*** Text block Section Begins ***

Application Open:
Full-Time
Job Purpose:
MBZUAI requires a Data Engineer specializing in Natural Language Processing (NLP) and large-scale data processing to quickly and effectively gather, curate, and prepare high-quality datasets to support cutting-edge NLP research. The role will be instrumental in enabling researchers by delivering essential data through efficient and scalable engineering practices, including web crawling, LLM-generated content refinement, and robust data pipelines, primarily leveraging Python and related technologies.
Key Responsibilities:
- Rapidly collect, curate, and preprocess datasets based on detailed specifications provided by NLP researchers, delivering data within tight timelines (typically within 1-2 days).
- Develop and maintain efficient web crawling solutions, APIs, and automated workflows to continuously improve data collection processes.
- Refine and evaluate outputs from Large Language Models (LLMs) to generate structured datasets suitable for model training and benchmarking.
- Implement scalable data pipelines, ensuring efficient data processing, storage, retrieval, and distribution to research teams.
- Collaborate closely with researchers and engineers to ensure collected data meets specified quality and relevance criteria.
- Document data collection methodologies, dataset characteristics, and pipeline architecture clearly and effectively.

*** Text block Section Ends ***

**Work instructions**
1. According to the Data Engineer job posting, within what timeline are requested datasets typically to be delivered?
2. List the engineering practices that the Job Purpose section of the Data Engineer job posting names as examples of how essential data will be delivered to researchers.
3. Write a continuation of the Data Engineer job posting, starting after its final line.
The records that follow have no connection to the job posting above.

*** Excerpted data Section Begins ***

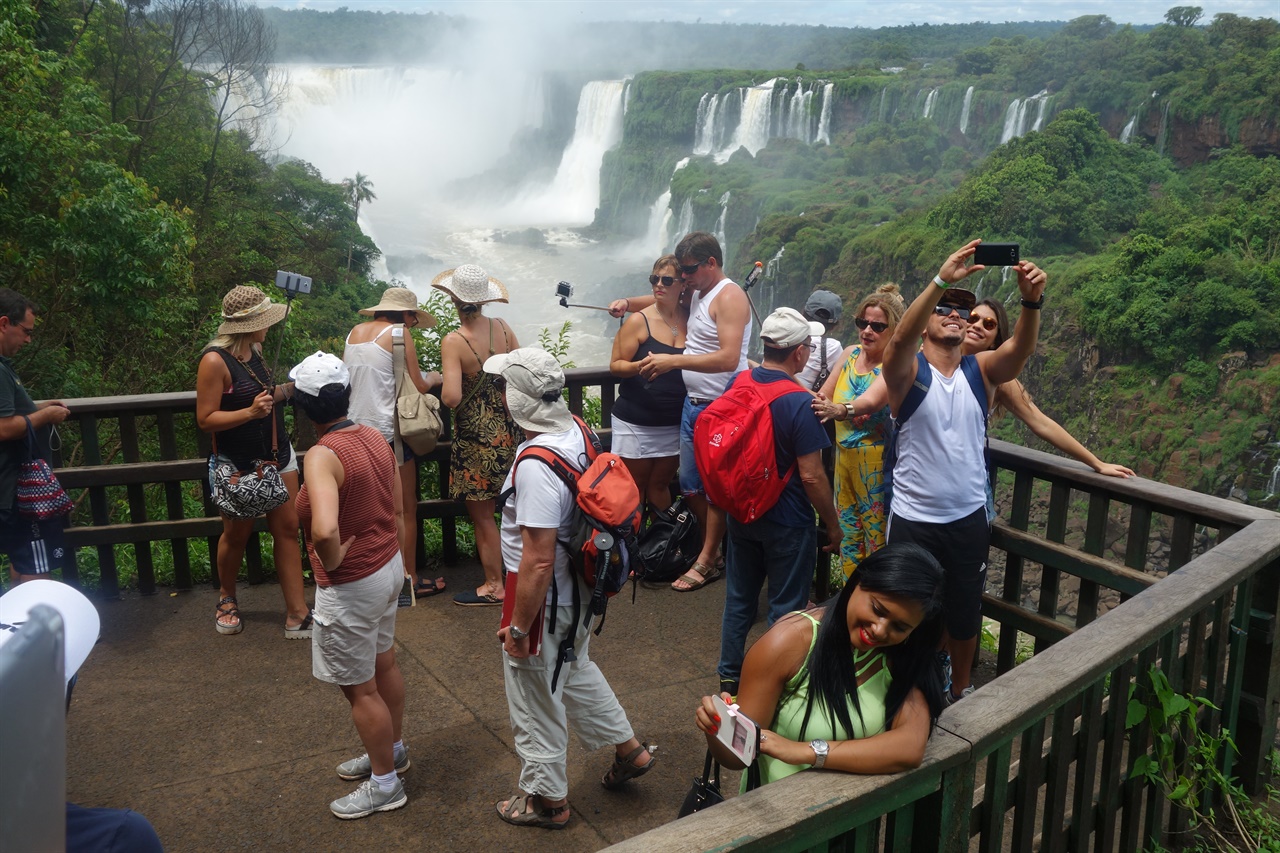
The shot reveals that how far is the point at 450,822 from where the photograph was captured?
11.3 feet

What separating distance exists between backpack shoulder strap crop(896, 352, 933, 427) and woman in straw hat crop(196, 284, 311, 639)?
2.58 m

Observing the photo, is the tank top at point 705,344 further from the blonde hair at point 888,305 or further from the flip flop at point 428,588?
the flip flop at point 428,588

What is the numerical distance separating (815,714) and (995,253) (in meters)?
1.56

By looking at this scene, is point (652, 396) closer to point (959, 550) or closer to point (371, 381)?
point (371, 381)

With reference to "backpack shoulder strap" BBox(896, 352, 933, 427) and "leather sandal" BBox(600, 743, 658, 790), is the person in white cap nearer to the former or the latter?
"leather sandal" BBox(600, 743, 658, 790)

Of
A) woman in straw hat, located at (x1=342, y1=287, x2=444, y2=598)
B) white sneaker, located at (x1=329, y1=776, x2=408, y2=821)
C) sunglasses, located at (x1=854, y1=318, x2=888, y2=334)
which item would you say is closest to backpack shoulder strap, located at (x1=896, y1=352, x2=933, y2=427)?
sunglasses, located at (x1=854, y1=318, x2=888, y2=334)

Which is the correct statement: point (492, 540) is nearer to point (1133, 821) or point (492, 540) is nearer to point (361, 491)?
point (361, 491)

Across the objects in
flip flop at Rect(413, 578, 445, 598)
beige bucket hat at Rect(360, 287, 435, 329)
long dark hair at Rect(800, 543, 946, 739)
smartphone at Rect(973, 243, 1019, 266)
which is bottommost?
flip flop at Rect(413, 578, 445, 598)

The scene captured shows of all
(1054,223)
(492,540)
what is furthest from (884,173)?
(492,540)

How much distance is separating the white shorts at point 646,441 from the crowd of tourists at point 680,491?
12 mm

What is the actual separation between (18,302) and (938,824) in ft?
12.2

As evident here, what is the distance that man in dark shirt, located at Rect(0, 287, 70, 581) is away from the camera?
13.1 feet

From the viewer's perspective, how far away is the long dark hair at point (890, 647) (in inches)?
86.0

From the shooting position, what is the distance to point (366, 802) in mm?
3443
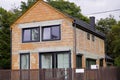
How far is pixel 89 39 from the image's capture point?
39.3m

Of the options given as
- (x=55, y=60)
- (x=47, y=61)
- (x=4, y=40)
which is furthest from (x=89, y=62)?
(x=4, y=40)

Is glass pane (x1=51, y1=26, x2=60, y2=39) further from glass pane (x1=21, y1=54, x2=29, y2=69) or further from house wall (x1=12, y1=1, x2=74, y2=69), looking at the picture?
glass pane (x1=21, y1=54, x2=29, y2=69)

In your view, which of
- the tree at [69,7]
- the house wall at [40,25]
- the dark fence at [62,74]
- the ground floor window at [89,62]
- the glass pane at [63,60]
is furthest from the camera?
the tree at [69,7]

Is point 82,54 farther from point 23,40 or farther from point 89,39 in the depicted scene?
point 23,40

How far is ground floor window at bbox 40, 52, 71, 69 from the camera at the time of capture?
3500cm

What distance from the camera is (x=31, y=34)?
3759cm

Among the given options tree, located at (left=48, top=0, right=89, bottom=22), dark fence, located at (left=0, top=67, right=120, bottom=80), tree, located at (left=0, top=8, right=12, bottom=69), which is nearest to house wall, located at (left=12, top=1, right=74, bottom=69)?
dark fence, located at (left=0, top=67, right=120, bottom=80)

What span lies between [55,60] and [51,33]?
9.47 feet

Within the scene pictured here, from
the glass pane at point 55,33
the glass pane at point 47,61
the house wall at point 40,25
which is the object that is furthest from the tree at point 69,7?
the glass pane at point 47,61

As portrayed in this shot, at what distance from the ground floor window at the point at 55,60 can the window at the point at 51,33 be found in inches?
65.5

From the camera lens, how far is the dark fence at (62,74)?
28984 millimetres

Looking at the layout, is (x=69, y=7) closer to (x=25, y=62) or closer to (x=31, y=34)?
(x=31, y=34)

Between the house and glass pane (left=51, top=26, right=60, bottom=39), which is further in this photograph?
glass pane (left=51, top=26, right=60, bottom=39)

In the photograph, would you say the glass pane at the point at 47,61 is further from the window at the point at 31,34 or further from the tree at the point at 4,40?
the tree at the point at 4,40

*** Excerpted data Section Ends ***

**Written responses**
1. Typically within 1-2 days.

2.
- Web crawling
- LLM-generated content refinement
- Robust data pipelines

3.
- Engage with peer teams and participate in technical reviews to uphold best practices and data quality standards.
- Represent MBZUAI at industry and research forums, showcasing technical capabilities in large-scale data processing and AI data infrastructure.
- Perform all other duties as reasonably directed by the line manager commensurate with these functional objectives.
Institutional Strategy:
- Ensure timely provision of data and reports to management and recommend strategic and operational improvements to support planning, decision-making, and continuous improvement.
- Analyze monthly and quarterly performance results, identify areas for remediation, and if required take prompt, corrective action to meet Institutional Function Models and MBZUAI goals.
- Ensure priorities and plans at every level fully align with divisional and MBZUAI strategic objectives.
Financial & Organizational Coordination:
- Contribute to accurate demand planning by providing department data and information to inform accurate forecasting of resource requirements.
- Promote cross-collaboration between Research departments and sections.
Adapt on business change and continuous improvement by identifying opportunities and new requirements including improvements in IT- and AI- enabled processes, data reporting, and analytics.
Academic Qualifications:
- Bachelor’s degree in Computer Science, Data Science, Engineering, or a related technical field required
- Master’s degree or equivalent experience in Computer Science, Data Engineering, or related technical fields preferred.
Professional Experience:
Essential
- Extensive experience in data engineering, data processing, and automation using Python.
- Demonstrated proficiency in designing and deploying web crawling solutions, automated data extraction, and processing pipelines.
- Strong understanding of data structures, algorithms, databases, SQL, and performance optimization.
- Experience working with cloud infrastructure and distributed data processing frameworks (e.g., AWS, Spark, Kafka, Kubernetes).
- Excellent problem-solving abilities, attention to detail, and the capability to rapidly address technical challenges.
- Strong communication and collaboration skills with cross-functional teams.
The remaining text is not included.